I deserve a bit of rebellion.
But there is surprisingly little rebellion on the menu when I can’t go anywhere, get upright, or even stay awake for very long.
A lot of us are on specific diets for a reason. Alcohol and ice cream are a low stakes way of throwing the toys out of the pram unless they immediately make everything worse.
Rebellion isn’t fun if it doesn’t provide at least an hour of feeling smug about it.
Sometimes I don’t even want to rebel, I just want to change something, take an action, make something happen.
Glue guns are excellent tools for making something happen. They’re rechargeable, so I can keep it by the bed or the floor (wherever I end up), they heat up quickly and I can stick just about anything to anything else.

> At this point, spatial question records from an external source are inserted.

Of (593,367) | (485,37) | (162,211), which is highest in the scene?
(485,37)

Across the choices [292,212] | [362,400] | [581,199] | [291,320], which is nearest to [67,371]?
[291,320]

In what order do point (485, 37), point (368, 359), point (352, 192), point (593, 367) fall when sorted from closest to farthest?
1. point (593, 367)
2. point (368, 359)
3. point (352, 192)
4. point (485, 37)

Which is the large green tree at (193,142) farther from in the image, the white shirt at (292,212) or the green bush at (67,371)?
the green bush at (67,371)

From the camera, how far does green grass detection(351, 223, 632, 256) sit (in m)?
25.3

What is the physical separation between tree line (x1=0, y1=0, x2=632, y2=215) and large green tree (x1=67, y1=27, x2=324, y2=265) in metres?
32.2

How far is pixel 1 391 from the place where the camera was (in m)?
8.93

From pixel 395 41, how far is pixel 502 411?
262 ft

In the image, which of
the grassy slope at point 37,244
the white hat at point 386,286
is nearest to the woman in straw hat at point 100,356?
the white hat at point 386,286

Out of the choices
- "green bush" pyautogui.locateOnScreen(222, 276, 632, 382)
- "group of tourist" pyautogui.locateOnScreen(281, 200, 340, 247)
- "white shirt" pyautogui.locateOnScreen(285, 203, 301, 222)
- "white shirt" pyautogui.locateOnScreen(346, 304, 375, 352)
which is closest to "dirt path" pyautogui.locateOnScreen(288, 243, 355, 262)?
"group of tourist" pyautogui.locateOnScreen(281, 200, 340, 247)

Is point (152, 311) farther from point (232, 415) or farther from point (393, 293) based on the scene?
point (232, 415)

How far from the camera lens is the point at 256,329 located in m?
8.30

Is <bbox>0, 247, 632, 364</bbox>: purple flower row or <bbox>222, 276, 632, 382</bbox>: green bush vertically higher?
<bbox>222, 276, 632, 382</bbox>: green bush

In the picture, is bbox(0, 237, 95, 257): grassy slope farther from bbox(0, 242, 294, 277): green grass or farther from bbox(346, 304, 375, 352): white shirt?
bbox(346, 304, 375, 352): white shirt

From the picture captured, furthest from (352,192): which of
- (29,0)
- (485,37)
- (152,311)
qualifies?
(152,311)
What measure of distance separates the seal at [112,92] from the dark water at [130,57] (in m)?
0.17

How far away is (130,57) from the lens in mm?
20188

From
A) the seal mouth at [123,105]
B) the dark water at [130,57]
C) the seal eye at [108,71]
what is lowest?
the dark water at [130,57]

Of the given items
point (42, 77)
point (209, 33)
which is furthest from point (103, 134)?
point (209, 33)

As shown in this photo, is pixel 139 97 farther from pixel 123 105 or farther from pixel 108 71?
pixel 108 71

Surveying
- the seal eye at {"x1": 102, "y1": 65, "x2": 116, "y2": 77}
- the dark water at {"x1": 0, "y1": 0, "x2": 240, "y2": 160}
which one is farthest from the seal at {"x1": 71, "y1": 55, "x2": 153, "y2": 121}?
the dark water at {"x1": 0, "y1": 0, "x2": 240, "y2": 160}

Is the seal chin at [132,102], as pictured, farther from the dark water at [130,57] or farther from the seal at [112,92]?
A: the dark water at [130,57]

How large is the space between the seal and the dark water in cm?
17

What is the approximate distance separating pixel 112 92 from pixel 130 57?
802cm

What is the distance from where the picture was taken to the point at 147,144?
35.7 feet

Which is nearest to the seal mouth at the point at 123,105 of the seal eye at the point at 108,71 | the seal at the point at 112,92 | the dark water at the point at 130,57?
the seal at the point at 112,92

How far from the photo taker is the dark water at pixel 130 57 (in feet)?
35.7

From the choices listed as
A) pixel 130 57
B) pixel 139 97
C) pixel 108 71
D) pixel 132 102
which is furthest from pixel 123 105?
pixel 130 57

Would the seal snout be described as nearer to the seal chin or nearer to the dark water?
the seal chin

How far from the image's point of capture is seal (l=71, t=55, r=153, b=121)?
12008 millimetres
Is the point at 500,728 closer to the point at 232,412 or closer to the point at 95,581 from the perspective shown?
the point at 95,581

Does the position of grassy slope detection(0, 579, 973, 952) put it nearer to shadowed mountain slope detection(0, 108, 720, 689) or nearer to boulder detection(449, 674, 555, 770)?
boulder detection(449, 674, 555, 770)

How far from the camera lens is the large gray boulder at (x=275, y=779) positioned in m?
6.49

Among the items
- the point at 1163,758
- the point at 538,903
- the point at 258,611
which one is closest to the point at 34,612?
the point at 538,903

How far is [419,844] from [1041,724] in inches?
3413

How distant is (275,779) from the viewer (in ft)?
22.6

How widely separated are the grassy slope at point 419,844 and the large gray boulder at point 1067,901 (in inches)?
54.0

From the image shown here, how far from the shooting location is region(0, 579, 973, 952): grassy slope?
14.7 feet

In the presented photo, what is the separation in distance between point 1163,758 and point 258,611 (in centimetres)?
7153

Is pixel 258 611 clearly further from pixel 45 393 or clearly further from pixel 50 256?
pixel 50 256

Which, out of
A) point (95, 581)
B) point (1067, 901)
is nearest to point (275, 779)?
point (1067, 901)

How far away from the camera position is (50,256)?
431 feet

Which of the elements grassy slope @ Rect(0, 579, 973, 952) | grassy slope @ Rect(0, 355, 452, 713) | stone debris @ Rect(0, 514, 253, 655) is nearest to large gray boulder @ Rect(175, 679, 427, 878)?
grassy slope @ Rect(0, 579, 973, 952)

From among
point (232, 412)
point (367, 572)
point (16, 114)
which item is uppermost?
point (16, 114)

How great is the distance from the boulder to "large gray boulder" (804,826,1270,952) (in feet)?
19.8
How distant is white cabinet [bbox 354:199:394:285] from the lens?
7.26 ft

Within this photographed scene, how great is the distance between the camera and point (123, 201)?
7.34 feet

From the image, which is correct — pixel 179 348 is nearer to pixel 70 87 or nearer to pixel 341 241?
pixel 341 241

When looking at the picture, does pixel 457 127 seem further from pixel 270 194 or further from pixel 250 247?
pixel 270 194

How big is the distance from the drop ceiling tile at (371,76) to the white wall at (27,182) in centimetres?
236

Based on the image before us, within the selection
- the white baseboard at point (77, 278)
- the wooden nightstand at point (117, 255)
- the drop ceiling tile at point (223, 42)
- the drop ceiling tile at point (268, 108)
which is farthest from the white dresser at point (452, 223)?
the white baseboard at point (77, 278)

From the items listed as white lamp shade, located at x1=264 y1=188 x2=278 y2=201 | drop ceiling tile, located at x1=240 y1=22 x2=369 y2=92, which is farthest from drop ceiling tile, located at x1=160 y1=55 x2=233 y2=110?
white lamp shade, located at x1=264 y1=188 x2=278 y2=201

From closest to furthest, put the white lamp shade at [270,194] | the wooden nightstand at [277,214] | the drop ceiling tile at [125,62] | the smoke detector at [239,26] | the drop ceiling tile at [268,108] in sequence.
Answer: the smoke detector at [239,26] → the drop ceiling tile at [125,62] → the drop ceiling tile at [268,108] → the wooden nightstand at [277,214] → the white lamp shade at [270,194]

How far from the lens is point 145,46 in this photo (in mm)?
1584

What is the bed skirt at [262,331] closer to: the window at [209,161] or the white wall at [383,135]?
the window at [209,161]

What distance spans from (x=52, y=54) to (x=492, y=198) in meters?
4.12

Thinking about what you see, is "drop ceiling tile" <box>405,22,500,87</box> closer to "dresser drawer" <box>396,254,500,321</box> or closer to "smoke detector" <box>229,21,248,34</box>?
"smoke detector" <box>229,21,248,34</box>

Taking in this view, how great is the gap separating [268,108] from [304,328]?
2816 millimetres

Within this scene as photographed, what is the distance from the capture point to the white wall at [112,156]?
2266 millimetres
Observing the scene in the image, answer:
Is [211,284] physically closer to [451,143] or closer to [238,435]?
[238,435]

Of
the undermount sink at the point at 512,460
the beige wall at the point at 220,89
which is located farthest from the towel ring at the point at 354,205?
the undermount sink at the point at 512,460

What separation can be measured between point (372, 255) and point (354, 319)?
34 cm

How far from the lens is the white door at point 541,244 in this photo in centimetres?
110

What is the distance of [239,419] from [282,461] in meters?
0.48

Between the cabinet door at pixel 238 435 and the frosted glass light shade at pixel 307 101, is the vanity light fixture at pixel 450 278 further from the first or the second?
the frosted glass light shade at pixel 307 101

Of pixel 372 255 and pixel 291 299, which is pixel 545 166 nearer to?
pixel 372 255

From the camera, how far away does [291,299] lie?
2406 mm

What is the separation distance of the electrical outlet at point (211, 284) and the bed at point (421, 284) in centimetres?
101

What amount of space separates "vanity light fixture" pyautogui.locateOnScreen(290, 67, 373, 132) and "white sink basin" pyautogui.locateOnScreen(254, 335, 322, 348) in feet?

Glue a penny to the underside of a book case or a lego figure on the surface of the ceiling.
It’s an incredibly low stakes way of watching the world burn.
Life decided to (literally) sweep your legs out from under you? Punish it by glueing shit to other shit. It’s your home, why not wreck it in the most bizarre and subtle way imaginable?
When I’m feeling at my most crap, not able to sleep, not really awake, trying to figure out what the next step is, with zero focus or commitment to anything, this is a go to activity that feels satisfyingly transgressive without actually achieving or changing anything in a serious way.
These small, ridiculous things won't fix anything, or speed up recovery.
But the small, ridiculous things are important.
They remind us that three headed dogs and pomegranate molasses and men who get repeatedly struck by lightning are part of the picture. This means that the picture cannot simply be the story of "how we fell down and never got up again" because those elements wouldn't make sense in that story.
They remind us that the universe is ridiculous and that we have the power to meet that ridiculousness. We can think about it, throw popcorn at it, glue things to it, laugh at it.
We're still in this, if only in a small way.